Recording in your church setting is a problem that has most likely been solved. You may already have been recording the service. In a lot of ways, you have a lot going for you. Just think — the equipment and acoustic environment are identical each week, the talent is prepared (sometimes :), there is only one take, sometimes you have two or more takes to choose from, the content is important and meaningful… its a podcaster's dream! Here are a few things to think about:
Inevitably, one will fail. You will be there with a second recording to save the day! Recommended recording options: a CD Recorder, a computer running Audacity, a portable MP3 player, a hacked iPod running Linux (just kidding, but we'd love to know if you did it).
Recording straight to a computer will reduce your production time. You could post the sermon before people made it to their cars.
Our user agreement (you did read it, right? :) states that you will not post any song that you do not own full rights to distribute online. Basically, for legal reasons, we are sidestepping that issue. Also, leave or edit out movie clips, songs that are under copyright, burps and sneezes. No… leave in the burps for comic relief. In fact, maybe we will keep a repository of funny sound bites. :)
Check audio levels and (semi)permanently mark those knobs and sliders. You can get fancy and use software to do audio heroics, but its so much better if its a clean, healthy signal the first time. Do a full dry run and watch those levels.
Invest in a backup mic, or plan for the main mic to fail and include these contingency plans in your sound check. "A good sound man is one no one knows is there."
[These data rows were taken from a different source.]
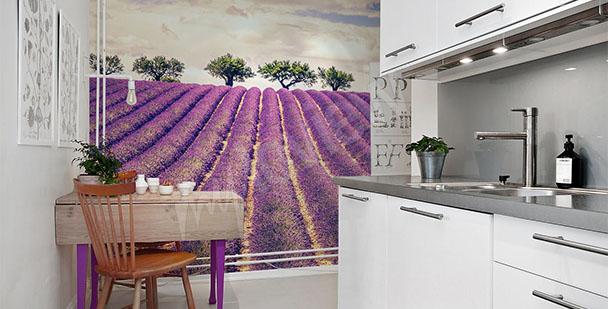 Papier peint lavande la cuisine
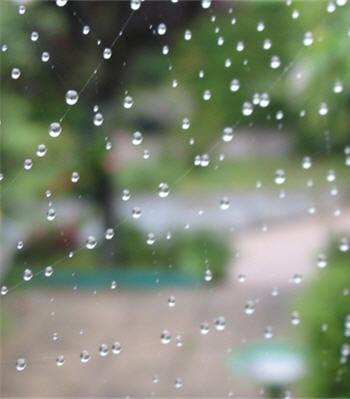 l'eau retourne au sol sous forme de pluie ou alors de neige.
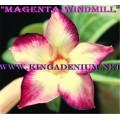 Насіння Аденіум (Adenium) Obesum MAGENTA WINDMILL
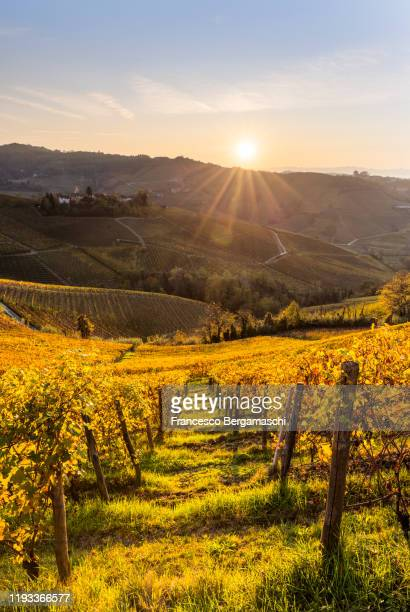 serralunga d'alba vineyards at sunset. - italia ストックフォトと画像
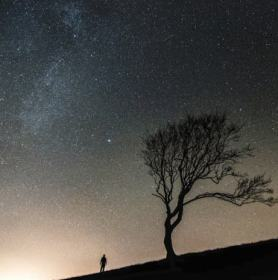 gazing at night sky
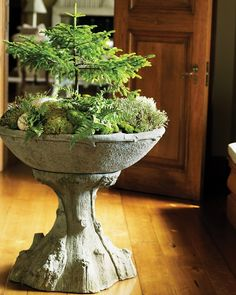 From Martha's Home to Yours: Moss Gardens - Martha Stewart Decorating with Nature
Take the time to record audio bumpers — short 5 or 10 second sound clips before and after the sermon. Include a few things like a welcome, church name, speaker's name, sermon title, scripture being covered, or church motto. Here are some ideas to end the podcast: a thank you, email and web address, teaser for next week's sermon topic (especially if its a series), a prayer, the plan of salvation, some original music.
Consider recording other teaching opportunities: a midweek event, a retreat or camp, a youth event, even your own podcast show out in the wild. This may require a different recording rig (more toys) and it will require a completely different portable sermons account and "feed," but go for it! You could tap into a new audience and get the Word out in a new way.
If you have the audio file on a tape, record it to your computer. We recommend a free program called Audacity (http://audacity.sourceforge.net/). Audacity can record and edit audio files. Check out the Help page on their website for more information.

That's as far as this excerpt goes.